Rather, this research goes against the grain of recent trends. Many UK businesses have upped their game in customer service in recent years: led by the likes of John Lewis, our businesses were recently voted as having the best customer service in the world in the UK’s Customer Satisfaction Index. UK (for UK punters, admittedly). And such measures have increasingly become among the most important quality performance indicators. But this research reminds us that you can go too far: there are times when good is good enough. Another good example is the lunch experience at a fast food restaurant. When you decide to go to a fast food restaurant for lunch, you decide to use drive-thru and order a cheeseburger, fries, and a larger Coke. First you get into a row of other cars, place an order, pay your money, and without a single smile hand over a bag containing your order.

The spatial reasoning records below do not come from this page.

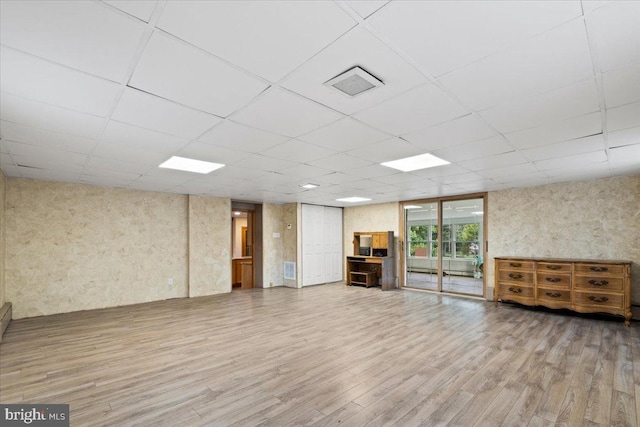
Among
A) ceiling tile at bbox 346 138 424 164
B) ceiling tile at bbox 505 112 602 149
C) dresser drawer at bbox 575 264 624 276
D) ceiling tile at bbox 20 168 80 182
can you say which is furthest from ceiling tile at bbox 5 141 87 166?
dresser drawer at bbox 575 264 624 276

You walk away once you pull out a potato chip hoping it was crispy and instead it was soggy and lukewarm. Surprisingly, you got a regular hamburger instead of the cheeseburger you ordered. Your experience with lunch is bad. Suppose fast food is committed to customer satisfaction.

They advertise that if there is any dissatisfaction, they will immediately replace the order free of charge and even deliver a new meal wherever it is. This increases customer satisfaction. However, customer satisfaction alone is not the ultimate goal. Because to be a profitable business, an organization must also be efficient. Therefore, if the fast food restaurant has to hire more people to cook more hamburgers, it will quickly recognize that the cost of being totally focused on effectiveness, without efficiency, will result in an unprofitable situation.